However, there are also several works expressing criticism of NC as a validation technique [DZW+19, HCWG+20, AAG+20]. While in [DZW+19], it is shown that there is limited to no correlation between robustness and coverage, Harel-Canada et al. [HCWG+20] show that test sets generated by increasing NC, as defined in [PCYJ19, TPJR18], fail in specific criteria such as defect detection, naturalness, and output impartiality. Abrecht et al. [AAG+20] showed that there was a discrepancy in the way how neurons in different layers were evaluated in earlier works due to differing definitions of what constitutes a neuron in a DNN. Furthermore, they show that evaluating NC at a more granular level provides more insight than just looking at coverage over the entire network. However, they also show that even this granular coverage is still easy to achieve with simple augmentation techniques performing better than test data generation methods like DeepXplore [PCYJ19].

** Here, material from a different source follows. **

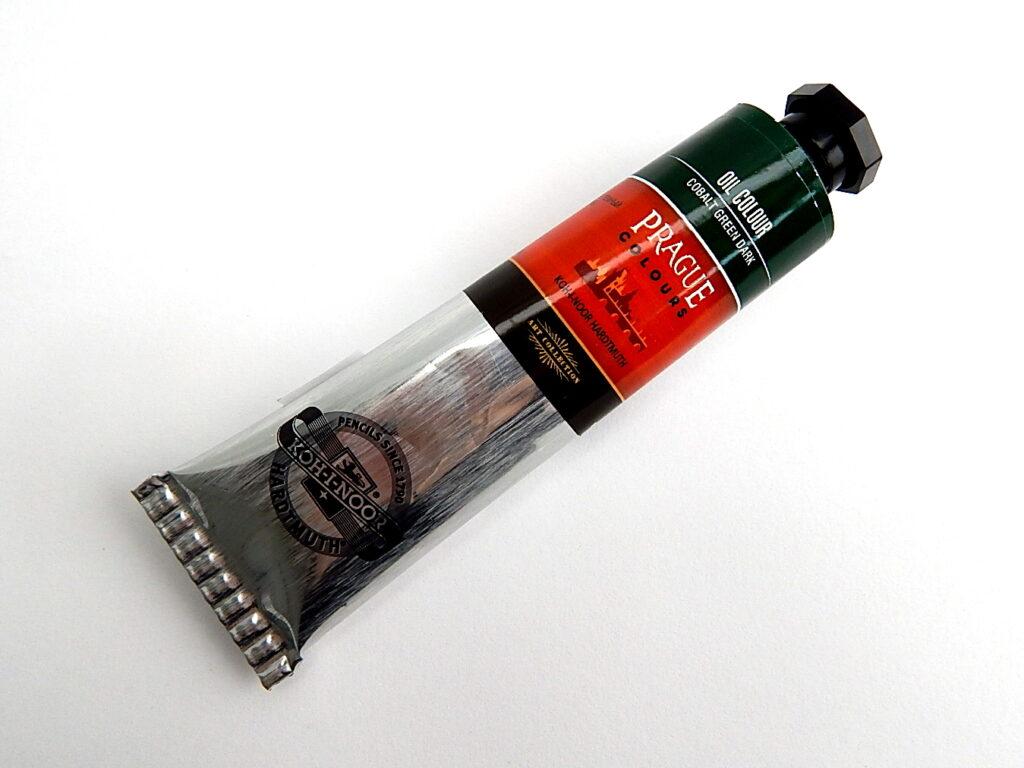 Barva 1617 / 570 40ml olej. zeleň kobaltová tmavá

Abrecht et al. [AGG+21] presented an overview of testing methods of computer vision DNNs in the context of automated driving. This includes a discussion of different types of adequacy criteria for testing and concretely of structural coverage for neural networks as one form of an adequacy criterion that supports testing.

In this chapter, we follow the definitions of layer-wise coverage (LWC) [AAG+20] to determine NC and adjust it for pairwise coverage (PWC). While the fundamental definition, i.e., a neuron or a unit is considered as covered as long as there is at least one sample \(\mathbf {x}_i\) in the test set \(\mathcal {X}\) such that the unit produces a non-zero output, remains unchanged across definitions, the precise meaning of what constitutes a unit differs. Compared to other metrics, e.g., DeepXplore [PCYJ19], LWC provides a more fine granular resolution of coverage, especially concerning convolutional layers. While one could treat each channel of the convolutional layer as a single unit with respect to coverage, LWC demands that each instance of the use of the filter is counted as an individual unit to be covered. In terms of an example, if a two-channel convolutional layer results in an output of \(3\times 3 \times 2\) real numbers, where the first two numbers are due to the size of the input image, LWC would require to cover each of the 18 resulting “neurons” while DeepXplore would consider only two “neurons”, one for each channel.

3 Granularity and Novelty

Several works [SHK+19, AAG+20] have shown that achieving high NC is trivial with only a few randomly selected in-domain non-adversarial images. Abrecht et al. [AAG+20] have further shown that trained and untrained networks show similar NC behavior for a given test dataset. Intuitively, one would expect that, first, a metric used to investigate the safety of a DNN in terms of finding new input samples should not be easily satisfiable and, second, that the metric should depend on the “quality” of the input. Typically, a DNN is trained to solve a specific problem that only covers a very small subset of all possible inputs, e.g., classifying an image as either showing a cat or dog could be contrasted by completely unfitting inputs such as the figures in this chapter. Following the analogy of code coverage, this would be the difference between expected and fully random (and mostly unfitting) inputs, where for the latter, one would expect nonsensical outputs or error messages. Especially for neural networks, this second point is of relevance as they are typically used in cases where a distinction between reasonable and unreasonable input can be made only by human experts or DNNs but not via “conventional” algorithms. This makes an extension of the input coverage to novel examples challenging, as “errors” discovered on erroneous inputs might lead to questionable insights into the DNNs trustworthiness or reliability.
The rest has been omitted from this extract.